*** Document passage

Monthly Commentary

March 2025 - How to Buy Bonds: Bond Funds vs. Individual Bonds

Dear Investors and Friends,

Over the past three months, we’ve explored the fundamentals of fixed income investing, answering two crucial questions: Why Bonds? and What Bonds to Buy? This month, we move into the third phase of our series—How to Buy Bonds. Given its importance and complexity, we’ll explore this topic deeply over several letters, beginning with today's topic: Bond Funds vs. Individual Bonds.

Bond Funds: Popularity and Misconceptions

Today, approximately 90% of individual investors’ fixed-income assets reside in bond mutual funds or ETFs (Investment Company Institute). Why are these funds so popular?

  • Ease and Accessibility: Buying bond funds is straightforward and convenient through brokerage or retirement accounts.
  • Instant Diversification: Funds typically hold hundreds or thousands of securities, spreading credit risk across numerous issuers.
  • Perceived Simplicity: Investors believe funds reduce complexity, eliminating the need to directly select and manage bonds.

Yet many investors overlook a critical distinction: When you buy a bond fund, you're not directly owning bonds—you're owning shares in a fund, essentially an equity investment whose underlying holdings are bonds. 

This subtle distinction introduces risks that investors often underestimate, including:

  • Undefined Maturities: Unlike individual bonds, bond funds have no set maturity, exposing investors indefinitely to interest rate risk and principal volatility.
  • NAV Volatility: Bond fund values fluctuate daily, leading to potential surprises during rising interest-rate environments. For instance, during recent interest rate hikes, many bond funds experienced NAV losses of 15-25% or more, even those marketed as "safe" or "core bond" options.
  • Tax Inefficiencies: In volatile markets, bond funds often distribute taxable capital gains—even in years when investors incur losses. According to Morningstar, nearly 70% of bond funds made taxable distributions in 2022 despite negative returns.

******

Aim of the task
In the March 2025 bond commentary, what share of individual investors' fixed-income assets is held in bond mutual funds or ETFs?

*** Supplied entries

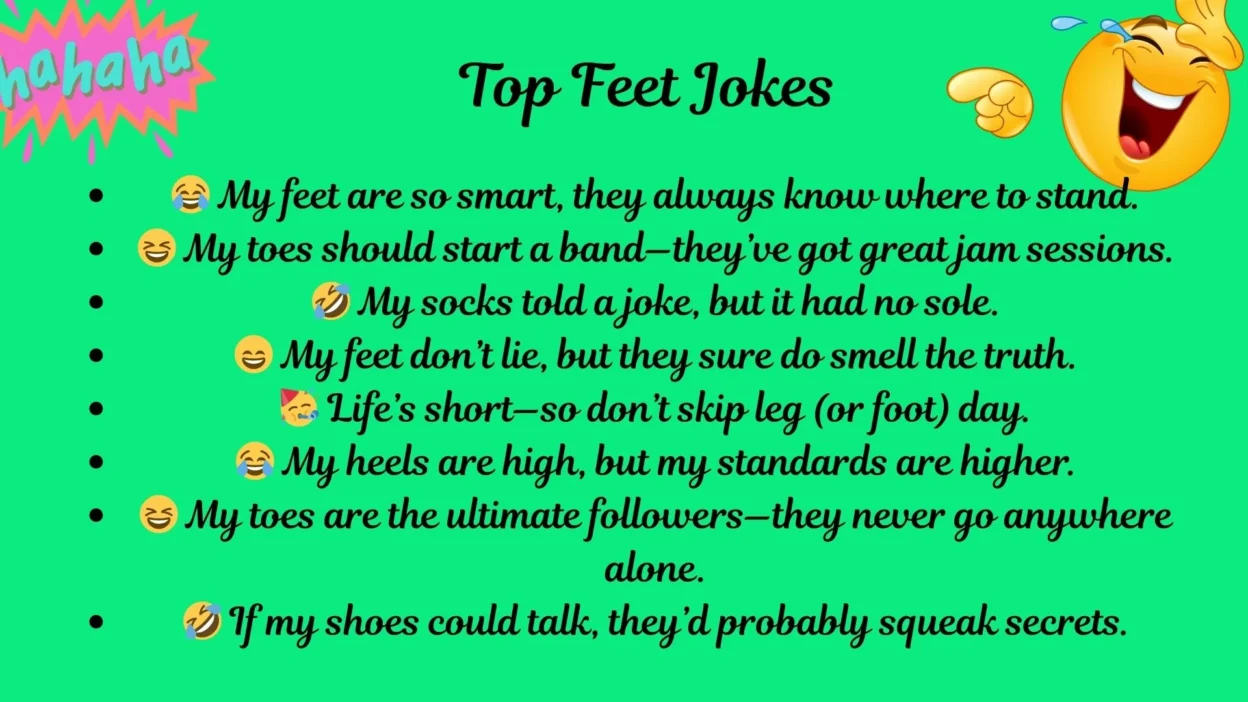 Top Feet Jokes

******
*** Supplied entries

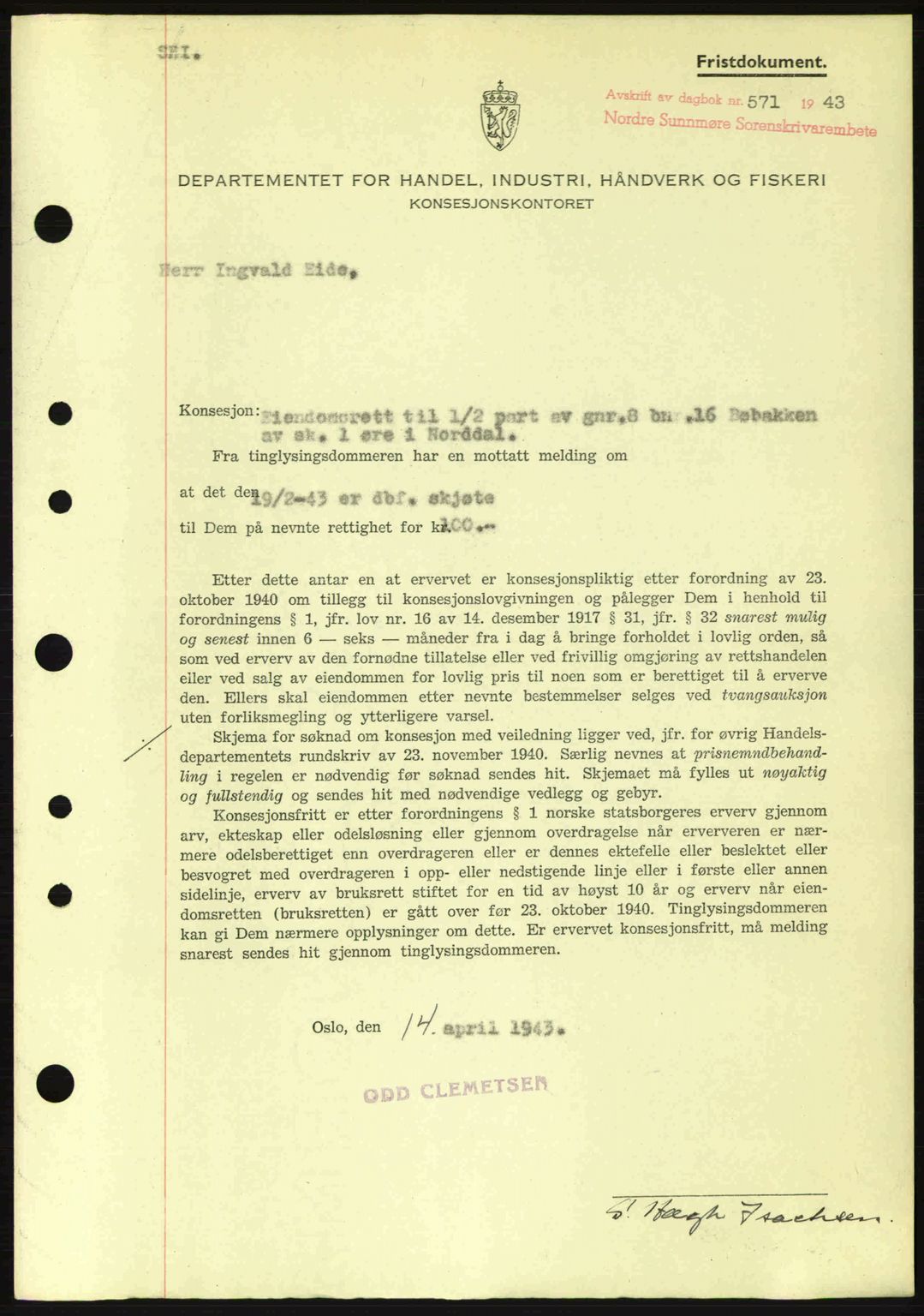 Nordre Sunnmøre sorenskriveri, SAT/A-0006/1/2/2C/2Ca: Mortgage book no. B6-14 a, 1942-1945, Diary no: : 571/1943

******

Task result
Approximately 90%, according to the Investment Company Institute.